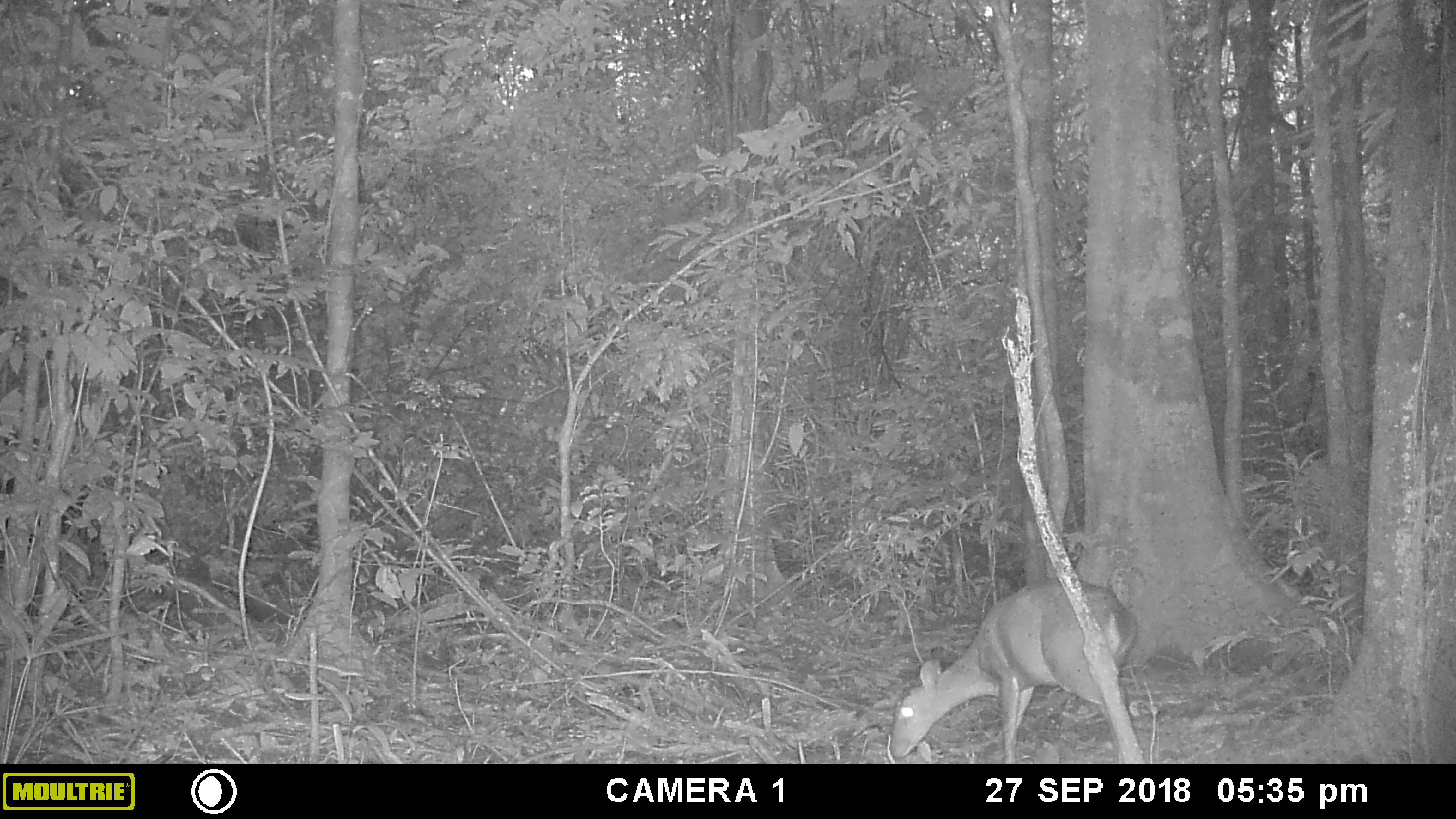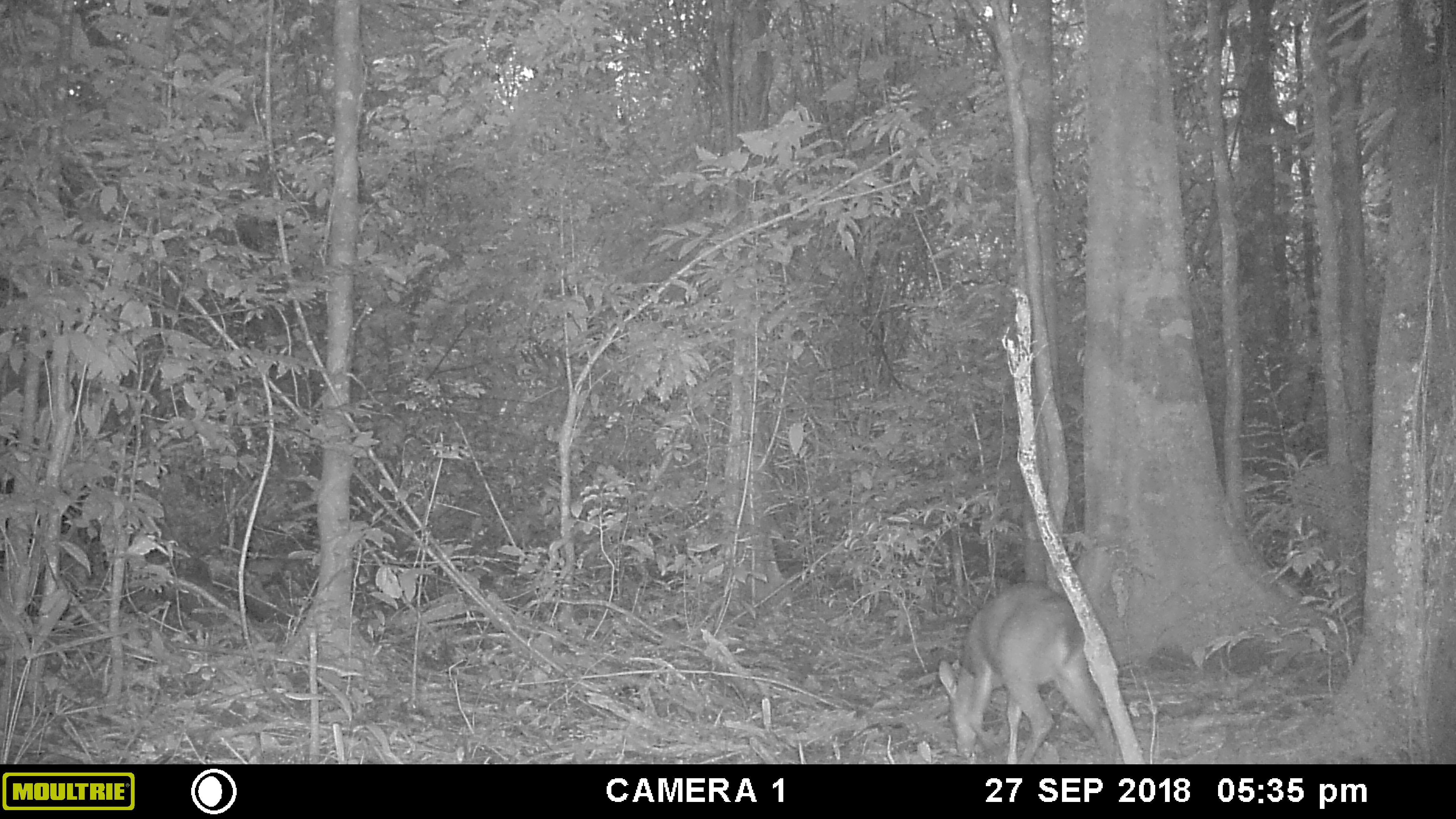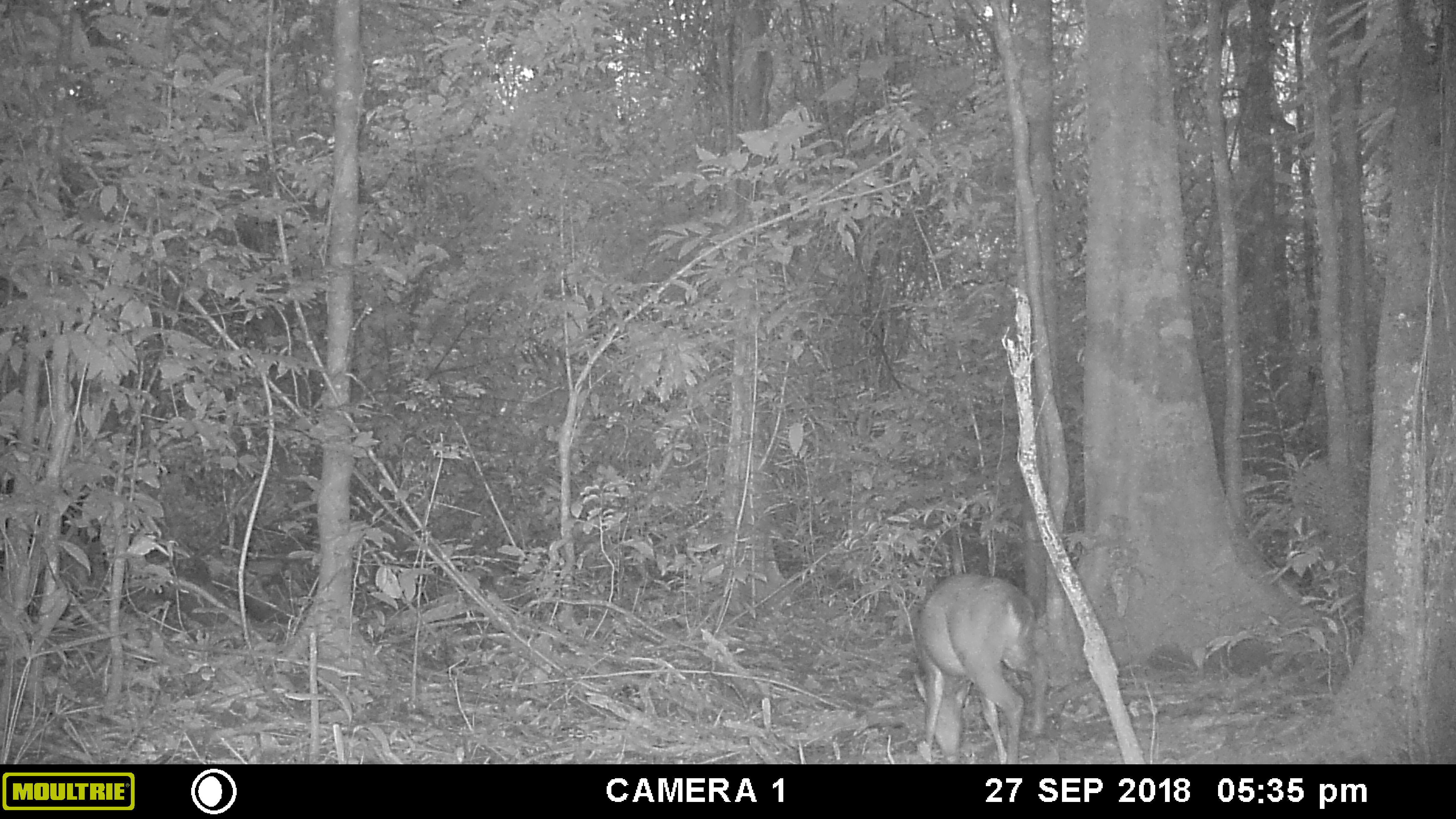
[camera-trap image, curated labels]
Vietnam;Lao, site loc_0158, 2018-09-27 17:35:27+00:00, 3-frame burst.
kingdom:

________________

Copy the data above line for line, skipping every picture.

[camera-trap image, curated labels]
Vietnam;Lao, site loc_0158, 2018-09-27 17:35:27+00:00, 3-frame burst.
kingdom:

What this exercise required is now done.